> WHAT IS EXPECTED: In the data below, write out the lines unchanged, from the one containing "KEEN - SHANTI - 1018206" through the one containing "ноутбук Lenovo IdeaPad 5 14ALC05 82LM00A6RK", including both.

> RECORDS FOR THIS TASK:
#####

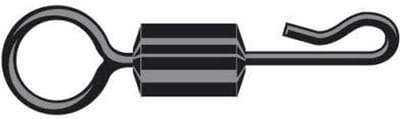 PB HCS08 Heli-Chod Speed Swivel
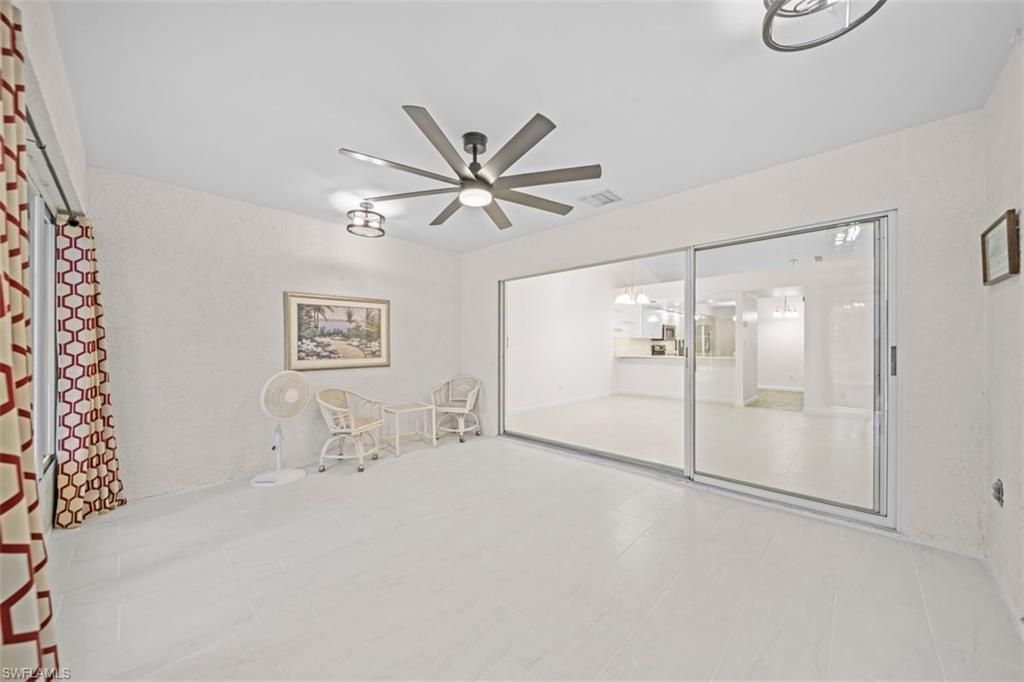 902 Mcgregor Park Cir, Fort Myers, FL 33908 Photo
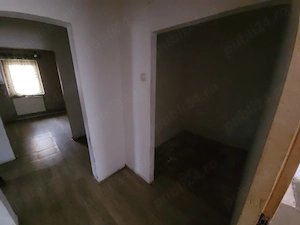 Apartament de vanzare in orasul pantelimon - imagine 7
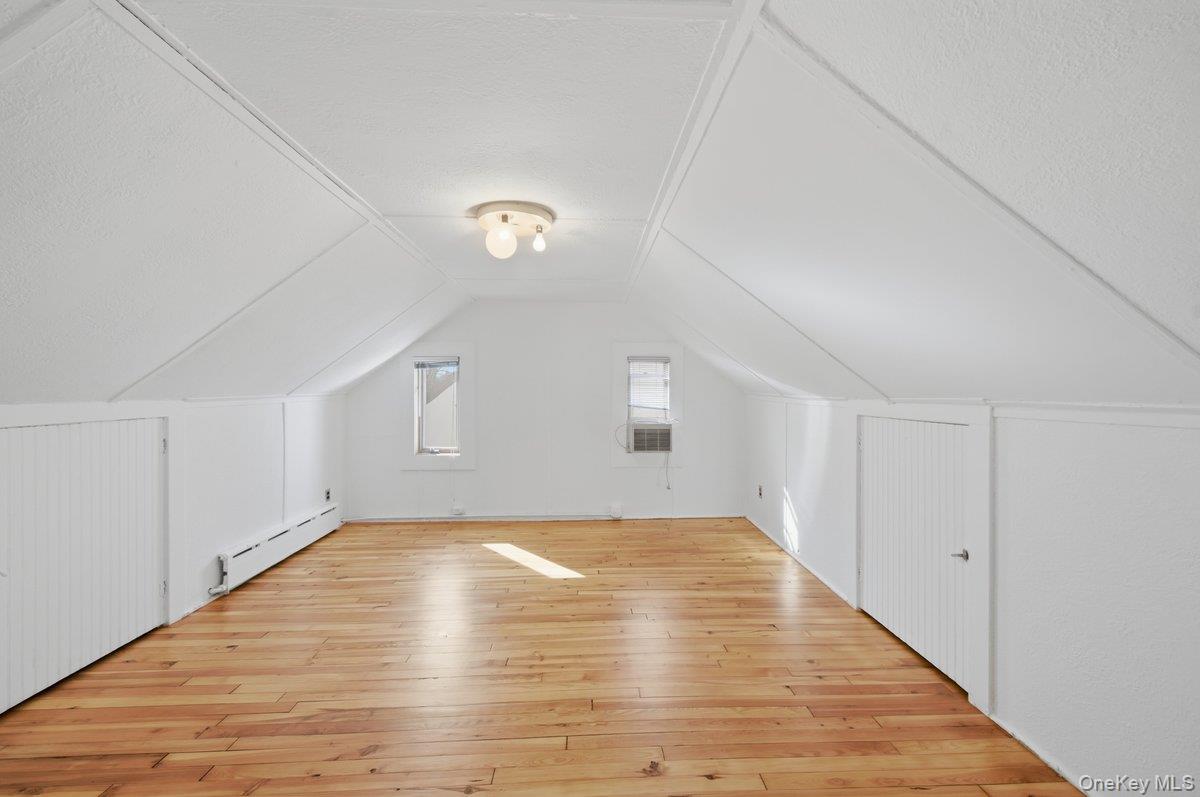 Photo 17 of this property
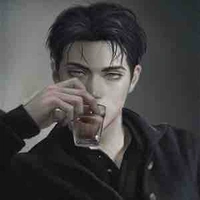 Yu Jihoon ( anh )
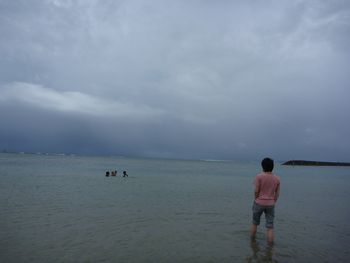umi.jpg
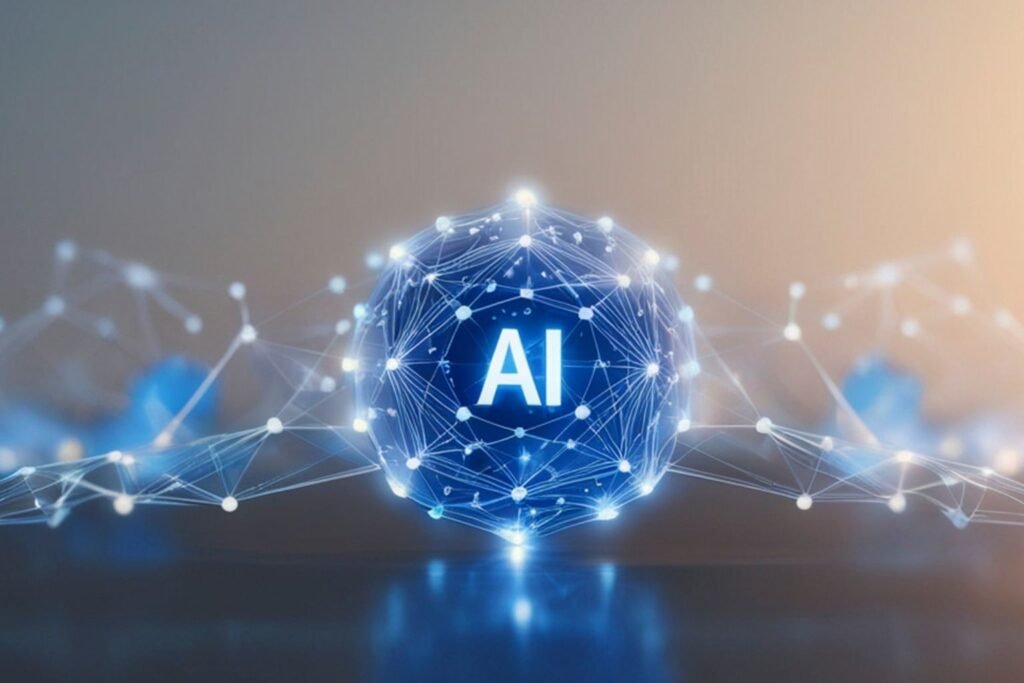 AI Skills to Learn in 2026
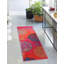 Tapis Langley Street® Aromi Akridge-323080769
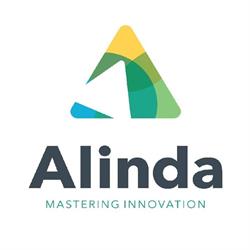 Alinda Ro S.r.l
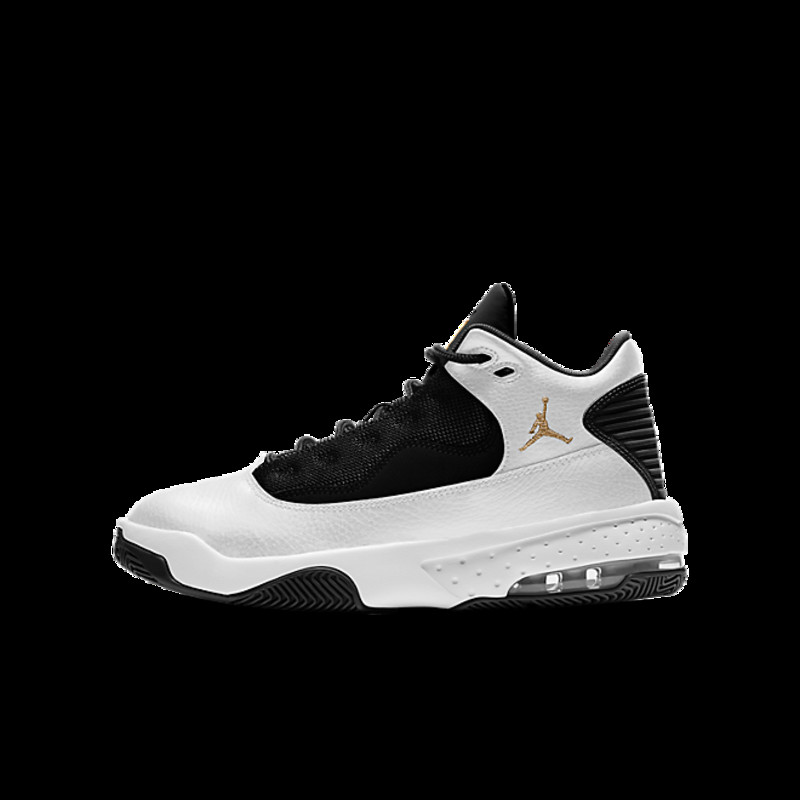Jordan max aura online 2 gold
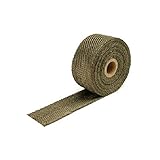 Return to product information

#####

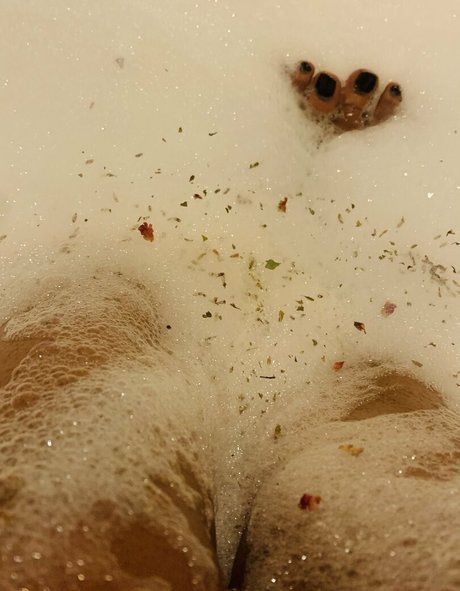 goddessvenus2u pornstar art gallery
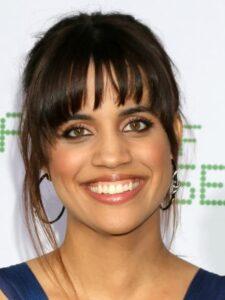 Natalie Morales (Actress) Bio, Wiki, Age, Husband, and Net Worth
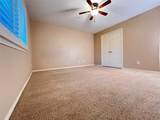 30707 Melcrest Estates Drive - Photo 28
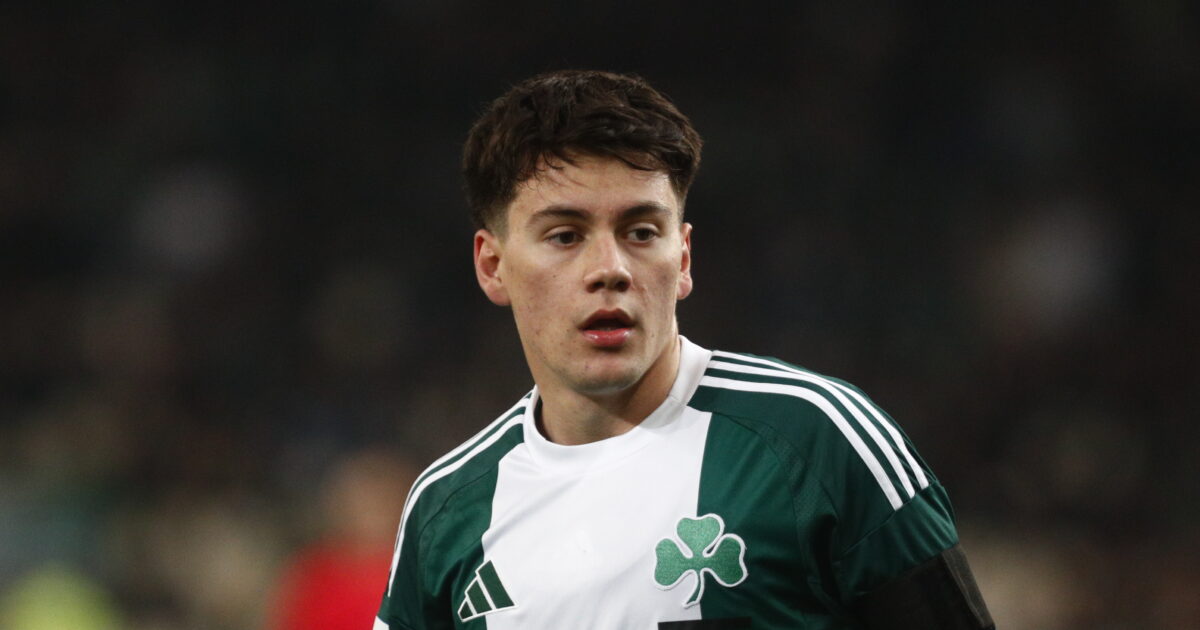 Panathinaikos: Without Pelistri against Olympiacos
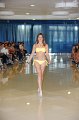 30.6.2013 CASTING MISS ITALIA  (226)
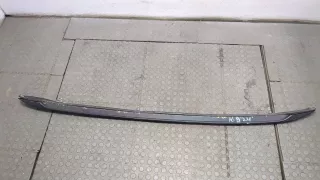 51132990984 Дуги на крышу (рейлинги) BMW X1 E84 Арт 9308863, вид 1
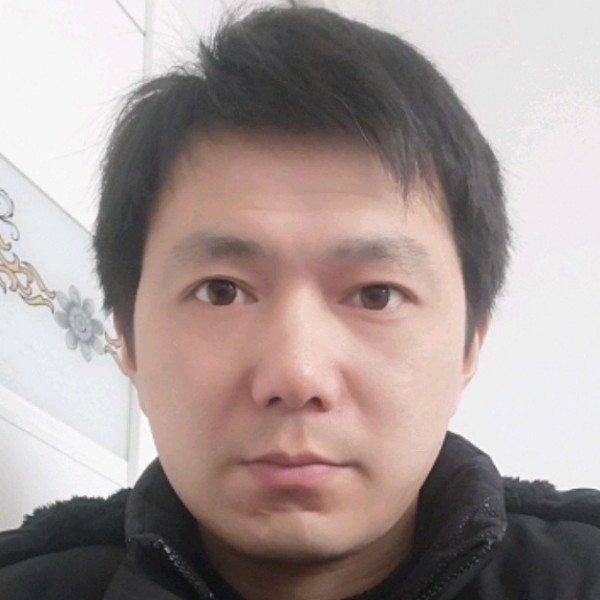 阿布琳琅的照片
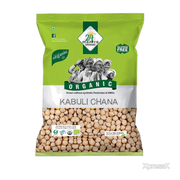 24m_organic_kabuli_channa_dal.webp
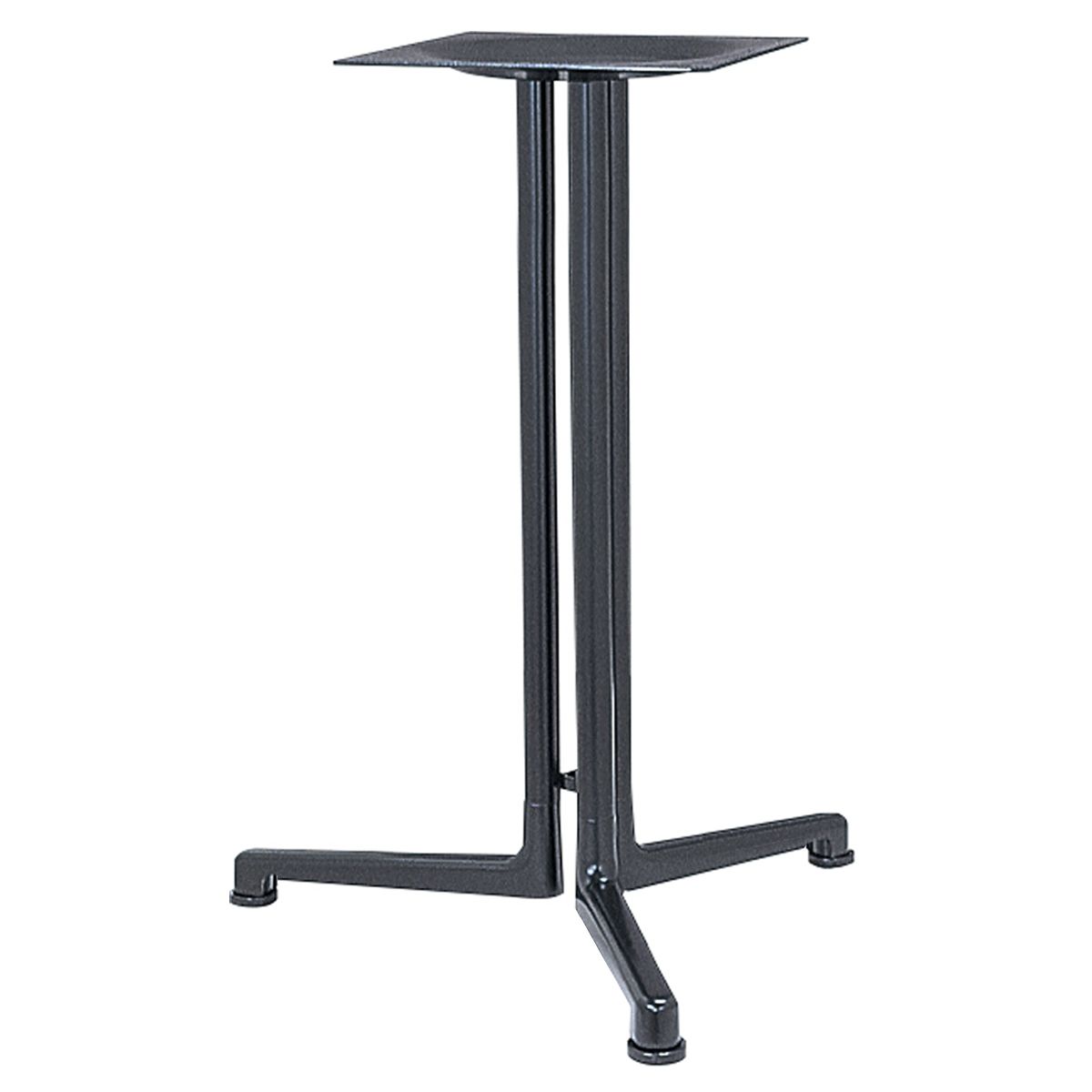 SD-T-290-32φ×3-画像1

#####

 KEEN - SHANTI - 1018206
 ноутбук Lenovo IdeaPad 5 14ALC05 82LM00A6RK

#####

> SOLUTION:
 KEEN - SHANTI - 1018206
 ноутбук Lenovo IdeaPad 5 14ALC05 82LM00A6RK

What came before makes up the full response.